Excerpt from a dataset
☆ ☆ ☆ ☆

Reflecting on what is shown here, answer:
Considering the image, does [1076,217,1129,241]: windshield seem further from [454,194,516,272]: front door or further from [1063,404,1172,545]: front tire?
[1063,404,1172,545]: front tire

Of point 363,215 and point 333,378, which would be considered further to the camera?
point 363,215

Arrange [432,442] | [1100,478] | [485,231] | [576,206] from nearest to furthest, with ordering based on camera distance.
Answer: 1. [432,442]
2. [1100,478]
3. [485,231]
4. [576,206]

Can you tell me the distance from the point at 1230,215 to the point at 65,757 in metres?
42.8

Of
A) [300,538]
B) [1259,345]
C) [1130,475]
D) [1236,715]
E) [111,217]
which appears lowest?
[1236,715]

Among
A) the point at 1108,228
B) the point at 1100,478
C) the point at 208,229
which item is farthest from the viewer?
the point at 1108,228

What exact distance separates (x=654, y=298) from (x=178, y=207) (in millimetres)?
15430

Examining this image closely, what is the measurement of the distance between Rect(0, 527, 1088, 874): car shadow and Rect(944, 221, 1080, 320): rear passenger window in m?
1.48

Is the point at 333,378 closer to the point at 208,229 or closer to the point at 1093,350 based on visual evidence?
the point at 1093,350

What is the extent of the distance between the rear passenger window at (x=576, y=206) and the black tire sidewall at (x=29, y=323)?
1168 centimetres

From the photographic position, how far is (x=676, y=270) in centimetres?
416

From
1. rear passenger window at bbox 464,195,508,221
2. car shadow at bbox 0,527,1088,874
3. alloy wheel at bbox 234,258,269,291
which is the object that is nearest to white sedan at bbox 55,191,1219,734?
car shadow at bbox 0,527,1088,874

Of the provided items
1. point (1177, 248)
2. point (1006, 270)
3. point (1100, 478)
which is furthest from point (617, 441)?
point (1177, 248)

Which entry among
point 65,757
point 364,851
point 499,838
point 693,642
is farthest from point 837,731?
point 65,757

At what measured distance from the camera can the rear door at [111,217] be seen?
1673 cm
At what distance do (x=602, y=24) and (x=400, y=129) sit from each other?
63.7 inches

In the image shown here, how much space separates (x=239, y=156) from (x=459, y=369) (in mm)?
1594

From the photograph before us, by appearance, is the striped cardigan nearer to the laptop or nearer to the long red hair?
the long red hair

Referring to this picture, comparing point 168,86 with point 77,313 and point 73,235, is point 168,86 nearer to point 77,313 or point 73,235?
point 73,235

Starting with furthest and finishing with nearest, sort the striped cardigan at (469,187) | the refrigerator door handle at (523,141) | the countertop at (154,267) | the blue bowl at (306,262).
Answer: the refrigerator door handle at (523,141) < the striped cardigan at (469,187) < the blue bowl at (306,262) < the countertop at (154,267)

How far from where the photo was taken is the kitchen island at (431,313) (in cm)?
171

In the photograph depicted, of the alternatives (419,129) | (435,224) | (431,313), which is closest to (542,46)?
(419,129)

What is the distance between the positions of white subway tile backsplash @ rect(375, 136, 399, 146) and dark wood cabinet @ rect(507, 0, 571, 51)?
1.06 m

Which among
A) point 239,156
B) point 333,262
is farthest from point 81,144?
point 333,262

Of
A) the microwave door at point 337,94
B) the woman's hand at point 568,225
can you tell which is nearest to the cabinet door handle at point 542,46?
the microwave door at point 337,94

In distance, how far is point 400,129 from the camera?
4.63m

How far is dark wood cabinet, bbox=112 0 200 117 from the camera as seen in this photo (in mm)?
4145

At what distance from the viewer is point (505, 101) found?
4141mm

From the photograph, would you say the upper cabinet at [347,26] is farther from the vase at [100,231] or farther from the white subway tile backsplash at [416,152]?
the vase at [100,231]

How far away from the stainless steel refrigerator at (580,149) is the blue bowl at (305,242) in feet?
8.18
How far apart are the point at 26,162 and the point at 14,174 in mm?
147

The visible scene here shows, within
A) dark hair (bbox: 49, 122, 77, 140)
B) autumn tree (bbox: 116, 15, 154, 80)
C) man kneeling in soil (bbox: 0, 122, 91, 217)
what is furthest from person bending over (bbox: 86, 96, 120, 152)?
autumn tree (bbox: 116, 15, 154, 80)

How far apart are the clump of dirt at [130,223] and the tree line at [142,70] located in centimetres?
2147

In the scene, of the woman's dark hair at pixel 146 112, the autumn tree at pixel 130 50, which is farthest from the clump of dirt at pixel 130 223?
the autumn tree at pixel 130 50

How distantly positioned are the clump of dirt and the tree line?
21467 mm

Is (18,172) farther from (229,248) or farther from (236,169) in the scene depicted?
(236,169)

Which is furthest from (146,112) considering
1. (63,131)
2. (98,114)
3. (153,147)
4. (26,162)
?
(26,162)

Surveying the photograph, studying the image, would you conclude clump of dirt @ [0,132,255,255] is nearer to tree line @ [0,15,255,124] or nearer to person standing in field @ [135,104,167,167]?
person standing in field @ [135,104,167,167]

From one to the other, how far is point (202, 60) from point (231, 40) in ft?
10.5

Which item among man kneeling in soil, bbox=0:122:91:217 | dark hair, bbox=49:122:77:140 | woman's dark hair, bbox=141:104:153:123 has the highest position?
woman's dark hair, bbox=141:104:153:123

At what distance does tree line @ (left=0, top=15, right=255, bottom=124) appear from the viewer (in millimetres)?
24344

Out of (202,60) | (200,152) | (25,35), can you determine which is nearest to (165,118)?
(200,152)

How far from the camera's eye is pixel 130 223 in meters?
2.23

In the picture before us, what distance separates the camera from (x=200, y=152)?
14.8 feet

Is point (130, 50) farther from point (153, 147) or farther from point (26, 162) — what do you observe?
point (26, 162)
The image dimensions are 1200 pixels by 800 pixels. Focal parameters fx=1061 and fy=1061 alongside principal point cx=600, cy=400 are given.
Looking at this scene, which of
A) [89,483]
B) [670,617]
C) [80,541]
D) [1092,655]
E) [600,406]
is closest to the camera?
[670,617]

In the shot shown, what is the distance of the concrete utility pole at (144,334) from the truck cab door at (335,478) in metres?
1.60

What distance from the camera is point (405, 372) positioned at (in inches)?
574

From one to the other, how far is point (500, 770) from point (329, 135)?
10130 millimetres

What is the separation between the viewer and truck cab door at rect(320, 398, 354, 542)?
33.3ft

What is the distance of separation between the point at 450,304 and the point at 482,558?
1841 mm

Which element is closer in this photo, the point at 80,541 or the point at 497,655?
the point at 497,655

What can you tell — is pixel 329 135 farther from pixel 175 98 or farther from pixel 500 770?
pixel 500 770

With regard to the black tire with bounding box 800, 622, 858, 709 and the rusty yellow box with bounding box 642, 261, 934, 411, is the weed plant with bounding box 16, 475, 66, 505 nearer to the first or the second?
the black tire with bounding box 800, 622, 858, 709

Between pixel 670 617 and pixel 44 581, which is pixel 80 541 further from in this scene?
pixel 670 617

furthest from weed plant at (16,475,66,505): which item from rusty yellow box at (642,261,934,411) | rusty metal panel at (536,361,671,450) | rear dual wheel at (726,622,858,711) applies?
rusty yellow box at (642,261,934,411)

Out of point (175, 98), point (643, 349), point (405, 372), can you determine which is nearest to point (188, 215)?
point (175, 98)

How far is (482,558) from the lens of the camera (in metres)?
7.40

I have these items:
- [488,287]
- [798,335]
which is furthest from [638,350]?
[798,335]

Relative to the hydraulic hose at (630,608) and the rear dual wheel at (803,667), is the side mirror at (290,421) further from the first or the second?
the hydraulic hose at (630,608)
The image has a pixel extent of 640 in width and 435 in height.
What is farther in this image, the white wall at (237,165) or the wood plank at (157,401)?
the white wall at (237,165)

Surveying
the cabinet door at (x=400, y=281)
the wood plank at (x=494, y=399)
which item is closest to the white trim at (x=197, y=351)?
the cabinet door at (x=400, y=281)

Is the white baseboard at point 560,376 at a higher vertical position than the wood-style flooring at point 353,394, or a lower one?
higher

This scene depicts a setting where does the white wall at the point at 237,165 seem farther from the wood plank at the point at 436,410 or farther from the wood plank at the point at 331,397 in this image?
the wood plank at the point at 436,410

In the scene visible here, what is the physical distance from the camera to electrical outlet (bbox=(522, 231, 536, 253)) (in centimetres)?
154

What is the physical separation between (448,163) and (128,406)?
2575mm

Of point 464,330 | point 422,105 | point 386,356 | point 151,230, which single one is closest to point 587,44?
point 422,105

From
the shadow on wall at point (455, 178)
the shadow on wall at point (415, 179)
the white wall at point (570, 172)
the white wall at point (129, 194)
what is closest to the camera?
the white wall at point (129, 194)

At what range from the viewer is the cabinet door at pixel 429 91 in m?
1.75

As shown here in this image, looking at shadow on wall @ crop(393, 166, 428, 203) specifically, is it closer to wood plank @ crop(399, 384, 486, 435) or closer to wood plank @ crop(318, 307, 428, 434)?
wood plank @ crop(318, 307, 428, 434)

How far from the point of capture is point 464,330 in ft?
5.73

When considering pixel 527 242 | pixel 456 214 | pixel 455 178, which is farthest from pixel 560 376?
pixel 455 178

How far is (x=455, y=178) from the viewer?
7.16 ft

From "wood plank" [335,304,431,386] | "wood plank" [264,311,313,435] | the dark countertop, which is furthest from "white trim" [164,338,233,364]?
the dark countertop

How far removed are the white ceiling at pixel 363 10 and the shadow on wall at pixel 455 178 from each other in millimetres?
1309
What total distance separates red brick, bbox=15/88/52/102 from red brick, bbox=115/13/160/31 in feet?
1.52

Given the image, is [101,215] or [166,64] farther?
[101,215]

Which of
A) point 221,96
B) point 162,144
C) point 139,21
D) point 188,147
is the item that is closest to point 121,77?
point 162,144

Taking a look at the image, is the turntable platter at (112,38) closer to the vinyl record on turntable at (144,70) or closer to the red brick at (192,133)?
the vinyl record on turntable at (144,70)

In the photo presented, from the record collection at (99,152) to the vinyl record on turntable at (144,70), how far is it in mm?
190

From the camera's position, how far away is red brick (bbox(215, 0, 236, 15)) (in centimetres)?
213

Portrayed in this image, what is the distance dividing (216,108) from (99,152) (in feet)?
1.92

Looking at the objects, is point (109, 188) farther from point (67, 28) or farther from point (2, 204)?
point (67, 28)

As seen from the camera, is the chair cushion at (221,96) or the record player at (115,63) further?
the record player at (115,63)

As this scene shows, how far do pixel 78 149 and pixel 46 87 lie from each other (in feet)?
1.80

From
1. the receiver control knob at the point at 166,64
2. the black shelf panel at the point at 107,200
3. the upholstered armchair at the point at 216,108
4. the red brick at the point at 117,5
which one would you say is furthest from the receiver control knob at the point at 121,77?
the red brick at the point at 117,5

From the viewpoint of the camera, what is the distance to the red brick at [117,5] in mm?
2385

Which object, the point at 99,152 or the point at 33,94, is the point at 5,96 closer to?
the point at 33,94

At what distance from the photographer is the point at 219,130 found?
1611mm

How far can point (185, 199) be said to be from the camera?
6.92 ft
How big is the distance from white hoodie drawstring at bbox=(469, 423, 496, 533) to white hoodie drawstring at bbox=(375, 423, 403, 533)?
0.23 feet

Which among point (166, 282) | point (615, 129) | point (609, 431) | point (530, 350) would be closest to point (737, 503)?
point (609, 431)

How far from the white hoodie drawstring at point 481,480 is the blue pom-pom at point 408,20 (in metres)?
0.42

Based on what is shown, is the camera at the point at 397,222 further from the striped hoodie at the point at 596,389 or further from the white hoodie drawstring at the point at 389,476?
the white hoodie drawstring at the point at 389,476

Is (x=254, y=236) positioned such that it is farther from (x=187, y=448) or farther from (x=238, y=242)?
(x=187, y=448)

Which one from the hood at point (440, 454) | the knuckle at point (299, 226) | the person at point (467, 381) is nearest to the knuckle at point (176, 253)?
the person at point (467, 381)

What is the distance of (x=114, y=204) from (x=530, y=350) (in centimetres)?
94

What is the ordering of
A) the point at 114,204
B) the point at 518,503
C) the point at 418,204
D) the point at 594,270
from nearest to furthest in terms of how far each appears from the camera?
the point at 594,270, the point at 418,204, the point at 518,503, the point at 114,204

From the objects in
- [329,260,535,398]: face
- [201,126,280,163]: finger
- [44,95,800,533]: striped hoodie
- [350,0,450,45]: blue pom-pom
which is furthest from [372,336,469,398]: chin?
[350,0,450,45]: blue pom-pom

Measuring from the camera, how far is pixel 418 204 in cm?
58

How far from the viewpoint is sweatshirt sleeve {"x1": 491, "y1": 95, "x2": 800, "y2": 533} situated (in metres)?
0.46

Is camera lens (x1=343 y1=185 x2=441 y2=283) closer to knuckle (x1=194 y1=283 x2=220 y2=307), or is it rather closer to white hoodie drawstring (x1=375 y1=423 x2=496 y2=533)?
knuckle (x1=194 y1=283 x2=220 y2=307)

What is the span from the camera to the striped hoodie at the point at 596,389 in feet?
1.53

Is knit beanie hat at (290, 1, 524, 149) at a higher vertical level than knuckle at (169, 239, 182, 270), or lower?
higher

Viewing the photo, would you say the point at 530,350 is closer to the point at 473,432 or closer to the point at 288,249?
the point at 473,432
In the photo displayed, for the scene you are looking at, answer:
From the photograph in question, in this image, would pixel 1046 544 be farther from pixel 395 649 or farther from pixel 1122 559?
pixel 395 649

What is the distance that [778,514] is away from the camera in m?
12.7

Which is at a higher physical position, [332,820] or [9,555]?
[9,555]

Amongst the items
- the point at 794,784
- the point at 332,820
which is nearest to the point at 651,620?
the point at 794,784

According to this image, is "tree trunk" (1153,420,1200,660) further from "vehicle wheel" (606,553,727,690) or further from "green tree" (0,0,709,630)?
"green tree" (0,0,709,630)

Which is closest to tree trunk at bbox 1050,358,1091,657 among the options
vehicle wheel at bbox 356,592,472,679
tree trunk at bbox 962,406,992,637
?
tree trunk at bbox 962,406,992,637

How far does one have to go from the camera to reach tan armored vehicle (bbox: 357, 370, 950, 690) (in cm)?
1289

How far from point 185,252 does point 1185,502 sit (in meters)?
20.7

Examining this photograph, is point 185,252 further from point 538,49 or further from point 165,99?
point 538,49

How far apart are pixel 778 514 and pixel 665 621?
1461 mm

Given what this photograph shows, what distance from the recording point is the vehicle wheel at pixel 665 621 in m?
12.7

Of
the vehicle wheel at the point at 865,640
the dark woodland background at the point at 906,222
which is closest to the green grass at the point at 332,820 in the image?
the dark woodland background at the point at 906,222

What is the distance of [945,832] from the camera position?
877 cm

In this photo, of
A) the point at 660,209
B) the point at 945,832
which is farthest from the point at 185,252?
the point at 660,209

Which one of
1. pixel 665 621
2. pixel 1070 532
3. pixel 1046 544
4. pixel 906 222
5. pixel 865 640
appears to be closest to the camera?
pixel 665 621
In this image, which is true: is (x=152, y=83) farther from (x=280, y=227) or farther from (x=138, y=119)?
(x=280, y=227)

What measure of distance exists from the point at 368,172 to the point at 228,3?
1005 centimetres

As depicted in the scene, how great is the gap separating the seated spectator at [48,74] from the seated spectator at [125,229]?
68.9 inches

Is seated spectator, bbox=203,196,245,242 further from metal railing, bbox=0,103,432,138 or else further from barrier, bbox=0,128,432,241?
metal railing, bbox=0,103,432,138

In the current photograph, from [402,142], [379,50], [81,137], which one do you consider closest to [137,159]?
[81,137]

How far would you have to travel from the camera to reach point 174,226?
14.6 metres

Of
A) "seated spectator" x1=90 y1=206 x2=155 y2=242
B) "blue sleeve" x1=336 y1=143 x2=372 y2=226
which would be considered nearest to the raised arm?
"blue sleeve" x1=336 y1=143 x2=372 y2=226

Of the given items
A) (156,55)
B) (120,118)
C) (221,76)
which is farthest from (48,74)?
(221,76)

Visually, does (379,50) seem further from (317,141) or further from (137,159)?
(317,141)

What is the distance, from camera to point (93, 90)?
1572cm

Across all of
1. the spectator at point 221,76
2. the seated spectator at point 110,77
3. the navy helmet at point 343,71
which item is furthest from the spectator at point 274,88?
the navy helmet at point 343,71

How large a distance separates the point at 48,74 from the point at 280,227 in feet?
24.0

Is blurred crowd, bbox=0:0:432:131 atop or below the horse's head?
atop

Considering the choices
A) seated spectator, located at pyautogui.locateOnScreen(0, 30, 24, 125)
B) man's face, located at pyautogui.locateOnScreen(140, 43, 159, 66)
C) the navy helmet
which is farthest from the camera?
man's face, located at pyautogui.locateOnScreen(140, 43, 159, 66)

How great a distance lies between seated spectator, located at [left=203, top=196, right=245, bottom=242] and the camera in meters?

☆ ☆ ☆ ☆

Output only the lines running from the line with "What measure of" through the final line of the data, inclusive.

Solution to this problem
What measure of distance exists from the point at 368,172 to the point at 228,3?
1005 centimetres

As depicted in the scene, how great is the gap separating the seated spectator at [48,74] from the seated spectator at [125,229]?
68.9 inches

Is seated spectator, bbox=203,196,245,242 further from metal railing, bbox=0,103,432,138 or else further from barrier, bbox=0,128,432,241?
metal railing, bbox=0,103,432,138

In the current photograph, from [402,142], [379,50], [81,137], which one do you consider closest to [137,159]?
[81,137]

How far would you have to travel from the camera to reach point 174,226?
14.6 metres

Of
A) "seated spectator" x1=90 y1=206 x2=155 y2=242
B) "blue sleeve" x1=336 y1=143 x2=372 y2=226
which would be considered nearest to the raised arm?
"blue sleeve" x1=336 y1=143 x2=372 y2=226

Of the given items
A) (156,55)
B) (120,118)
C) (221,76)
which is farthest from (48,74)?
(221,76)

Visually, does (379,50) seem further from (317,141) or further from (137,159)?
(317,141)

What is the distance, from camera to point (93, 90)?
1572cm

Across all of
1. the spectator at point 221,76
2. the seated spectator at point 110,77
3. the navy helmet at point 343,71
which item is furthest from the spectator at point 274,88?
the navy helmet at point 343,71

How large a distance separates the point at 48,74 from the point at 280,227 in feet?
24.0

Is blurred crowd, bbox=0:0:432:131 atop or below the horse's head?
atop

Considering the choices
A) seated spectator, located at pyautogui.locateOnScreen(0, 30, 24, 125)
B) man's face, located at pyautogui.locateOnScreen(140, 43, 159, 66)
C) the navy helmet
which is farthest from the camera?
man's face, located at pyautogui.locateOnScreen(140, 43, 159, 66)

How great a distance lies between seated spectator, located at [left=203, top=196, right=245, bottom=242] and the camera in meters?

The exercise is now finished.